◆ **やること**
「this 1024×599 image.」を含む行から「crumpled front bumper [420, 414, 824, 616]」を含む行まで、両端も含めて全部を、「番号」と「内容」の2列のMarkdownの表に並べてください。空行は入れないでください。

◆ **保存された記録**
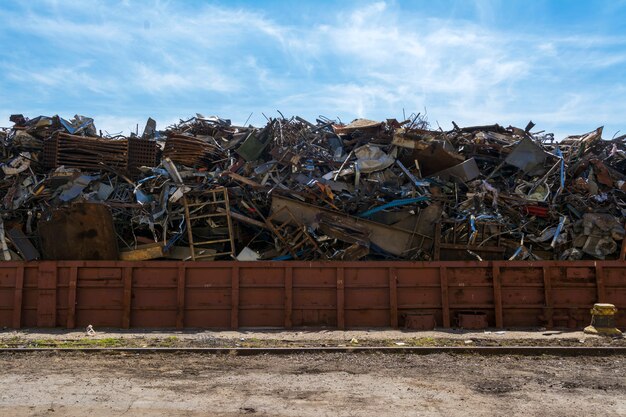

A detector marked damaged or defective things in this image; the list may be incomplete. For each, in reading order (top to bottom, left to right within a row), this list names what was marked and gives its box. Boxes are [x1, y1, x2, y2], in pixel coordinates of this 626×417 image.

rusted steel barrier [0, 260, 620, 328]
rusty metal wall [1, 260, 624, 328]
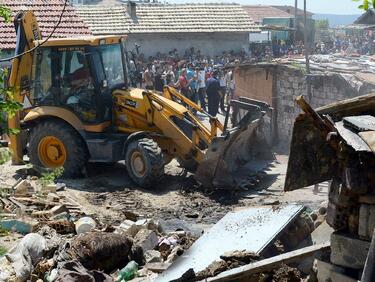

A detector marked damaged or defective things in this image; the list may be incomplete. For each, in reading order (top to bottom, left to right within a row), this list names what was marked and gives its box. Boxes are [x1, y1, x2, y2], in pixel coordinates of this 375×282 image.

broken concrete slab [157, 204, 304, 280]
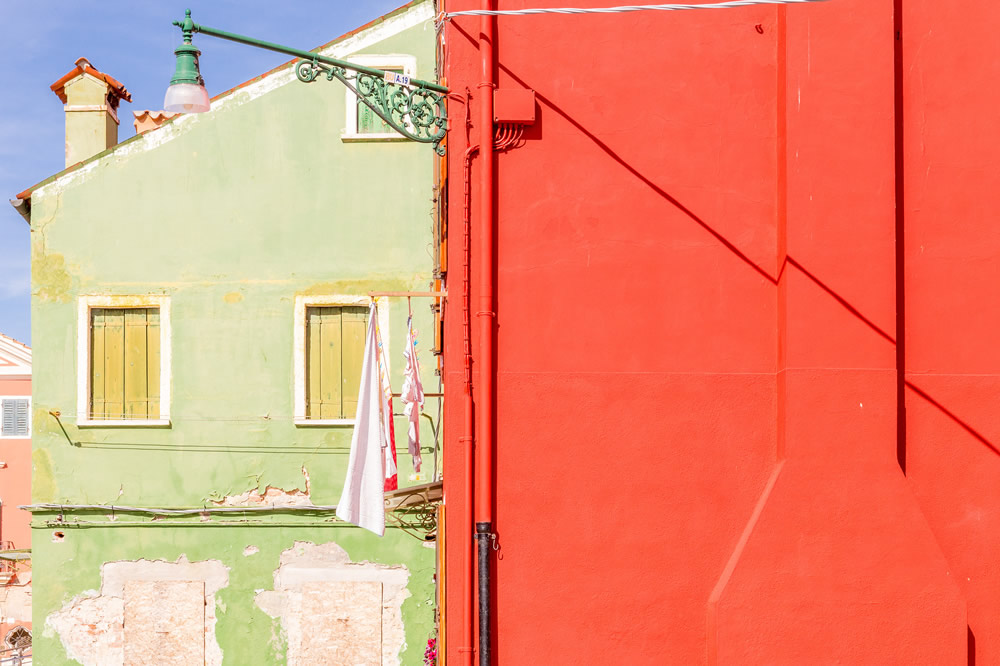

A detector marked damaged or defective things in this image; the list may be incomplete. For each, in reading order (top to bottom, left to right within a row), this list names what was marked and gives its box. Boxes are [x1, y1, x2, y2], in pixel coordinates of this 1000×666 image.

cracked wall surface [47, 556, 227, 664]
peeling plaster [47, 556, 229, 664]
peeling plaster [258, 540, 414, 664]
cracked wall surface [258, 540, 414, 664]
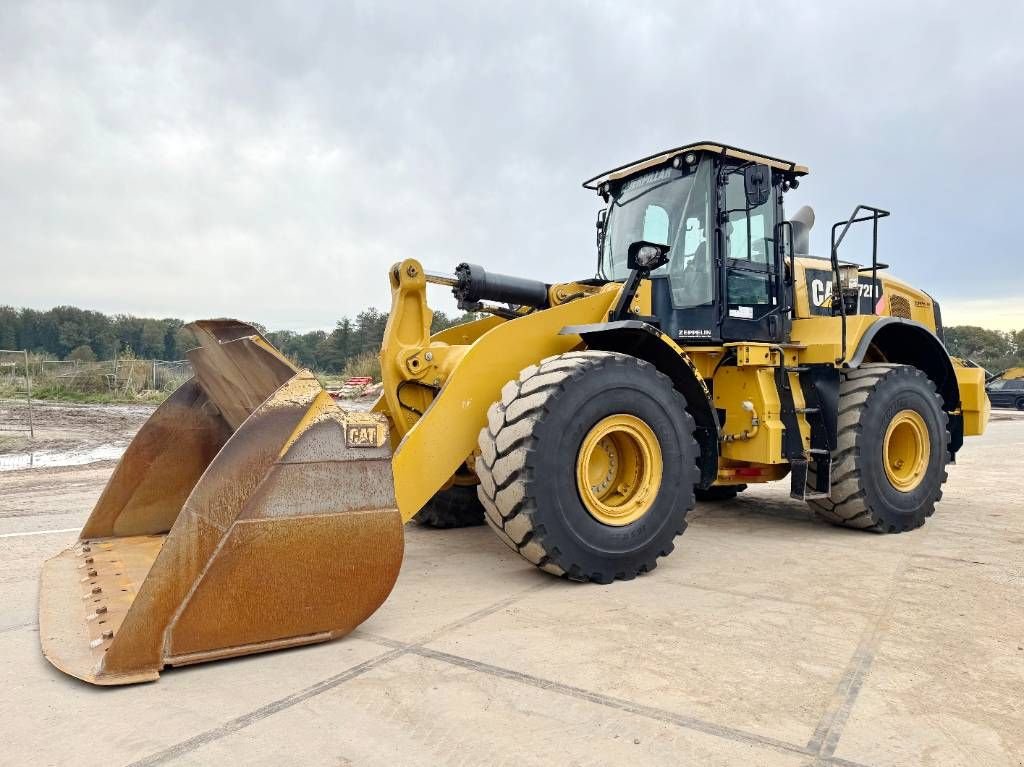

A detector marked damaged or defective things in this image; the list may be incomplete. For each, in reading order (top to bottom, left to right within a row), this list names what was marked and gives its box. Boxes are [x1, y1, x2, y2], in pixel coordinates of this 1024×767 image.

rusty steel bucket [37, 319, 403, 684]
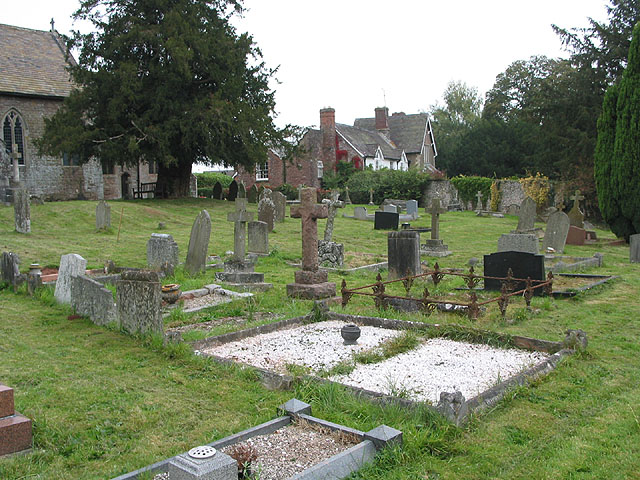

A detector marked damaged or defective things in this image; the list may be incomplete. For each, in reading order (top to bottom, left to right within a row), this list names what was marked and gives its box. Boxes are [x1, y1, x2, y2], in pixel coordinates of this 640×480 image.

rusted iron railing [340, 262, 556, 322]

* * *

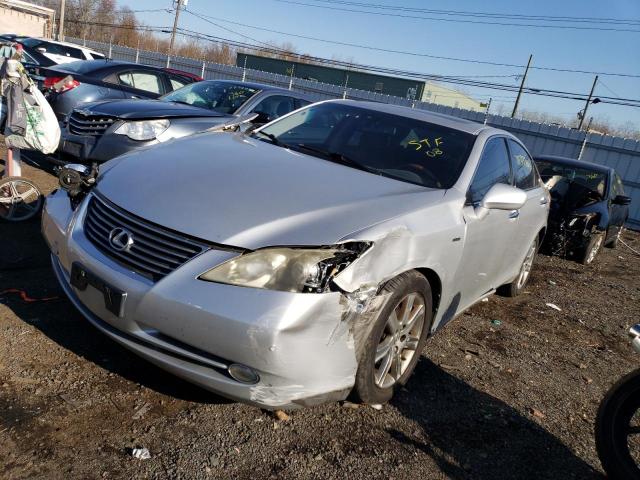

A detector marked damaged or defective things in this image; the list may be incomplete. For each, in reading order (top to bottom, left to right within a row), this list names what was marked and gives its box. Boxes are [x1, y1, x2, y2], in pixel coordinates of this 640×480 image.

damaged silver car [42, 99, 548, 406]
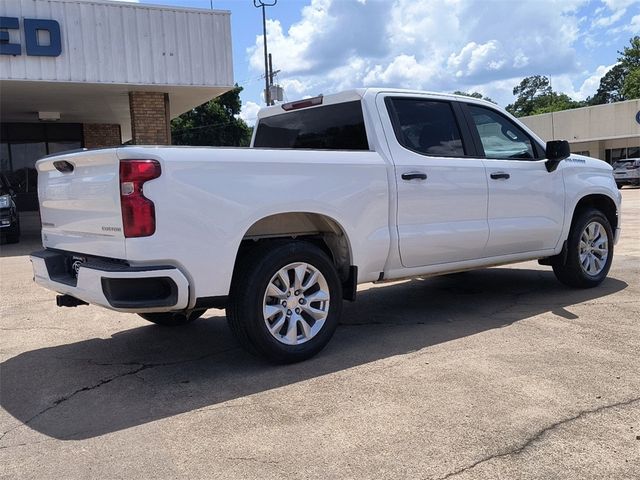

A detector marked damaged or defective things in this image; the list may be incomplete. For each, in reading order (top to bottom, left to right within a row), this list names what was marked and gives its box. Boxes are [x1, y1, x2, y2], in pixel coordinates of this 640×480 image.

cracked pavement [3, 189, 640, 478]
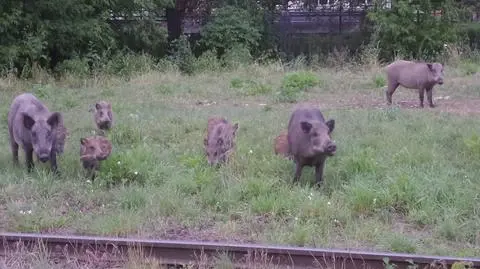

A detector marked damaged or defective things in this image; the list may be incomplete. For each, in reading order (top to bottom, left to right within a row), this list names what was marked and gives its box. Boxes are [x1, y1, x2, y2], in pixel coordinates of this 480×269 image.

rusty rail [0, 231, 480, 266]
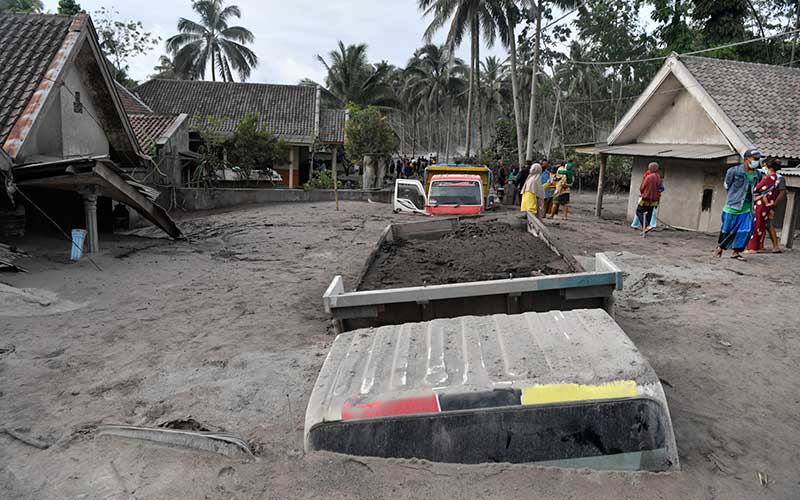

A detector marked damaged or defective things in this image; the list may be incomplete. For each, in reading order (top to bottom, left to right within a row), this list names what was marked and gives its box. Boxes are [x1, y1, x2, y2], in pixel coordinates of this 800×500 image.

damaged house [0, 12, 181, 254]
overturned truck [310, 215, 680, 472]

...

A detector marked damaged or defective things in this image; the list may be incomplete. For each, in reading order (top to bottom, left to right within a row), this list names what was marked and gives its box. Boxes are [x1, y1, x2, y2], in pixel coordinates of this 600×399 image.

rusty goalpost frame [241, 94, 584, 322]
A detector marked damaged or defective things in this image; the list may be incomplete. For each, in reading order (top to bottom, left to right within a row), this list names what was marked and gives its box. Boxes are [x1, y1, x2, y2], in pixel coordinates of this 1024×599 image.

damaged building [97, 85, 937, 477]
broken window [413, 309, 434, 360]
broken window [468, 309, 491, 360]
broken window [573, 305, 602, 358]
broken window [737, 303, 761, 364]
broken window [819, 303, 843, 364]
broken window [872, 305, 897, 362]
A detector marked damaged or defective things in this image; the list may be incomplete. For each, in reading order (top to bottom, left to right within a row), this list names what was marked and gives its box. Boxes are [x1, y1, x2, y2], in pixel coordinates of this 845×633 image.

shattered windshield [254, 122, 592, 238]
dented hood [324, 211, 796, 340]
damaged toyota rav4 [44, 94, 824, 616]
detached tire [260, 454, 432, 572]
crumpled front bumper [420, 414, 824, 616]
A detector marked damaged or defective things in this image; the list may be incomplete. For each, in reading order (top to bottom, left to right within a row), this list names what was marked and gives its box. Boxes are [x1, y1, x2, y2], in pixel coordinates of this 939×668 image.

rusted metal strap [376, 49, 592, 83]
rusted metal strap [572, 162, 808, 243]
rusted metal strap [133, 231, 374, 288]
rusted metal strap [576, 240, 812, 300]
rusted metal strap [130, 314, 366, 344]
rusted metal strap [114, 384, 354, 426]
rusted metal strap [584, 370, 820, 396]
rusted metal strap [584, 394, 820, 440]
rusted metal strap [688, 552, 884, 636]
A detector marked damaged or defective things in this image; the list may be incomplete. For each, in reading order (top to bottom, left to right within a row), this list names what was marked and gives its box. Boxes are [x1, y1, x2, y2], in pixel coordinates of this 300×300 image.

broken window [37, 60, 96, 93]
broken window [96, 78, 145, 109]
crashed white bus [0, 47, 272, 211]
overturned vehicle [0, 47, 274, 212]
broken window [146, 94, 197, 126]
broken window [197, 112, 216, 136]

◆ **答え**
| 番号 | 内容 |
|---|---|
| 1 | A detector marked damaged or defective things in this image; the list may be incomplete. For each, in reading order (top to bottom, left to right within a row), this list names what was marked and gives its box. Boxes are [x1, y1, x2, y2], in pixel coordinates of this 1024×599 image. |
| 2 | damaged building [97, 85, 937, 477] |
| 3 | broken window [413, 309, 434, 360] |
| 4 | broken window [468, 309, 491, 360] |
| 5 | broken window [573, 305, 602, 358] |
| 6 | broken window [737, 303, 761, 364] |
| 7 | broken window [819, 303, 843, 364] |
| 8 | broken window [872, 305, 897, 362] |
| 9 | A detector marked damaged or defective things in this image; the list may be incomplete. For each, in reading order (top to bottom, left to right within a row), this list names what was marked and gives its box. Boxes are [x1, y1, x2, y2], in pixel coordinates of this 845×633 image. |
| 10 | shattered windshield [254, 122, 592, 238] |
| 11 | dented hood [324, 211, 796, 340] |
| 12 | damaged toyota rav4 [44, 94, 824, 616] |
| 13 | detached tire [260, 454, 432, 572] |
| 14 | crumpled front bumper [420, 414, 824, 616] |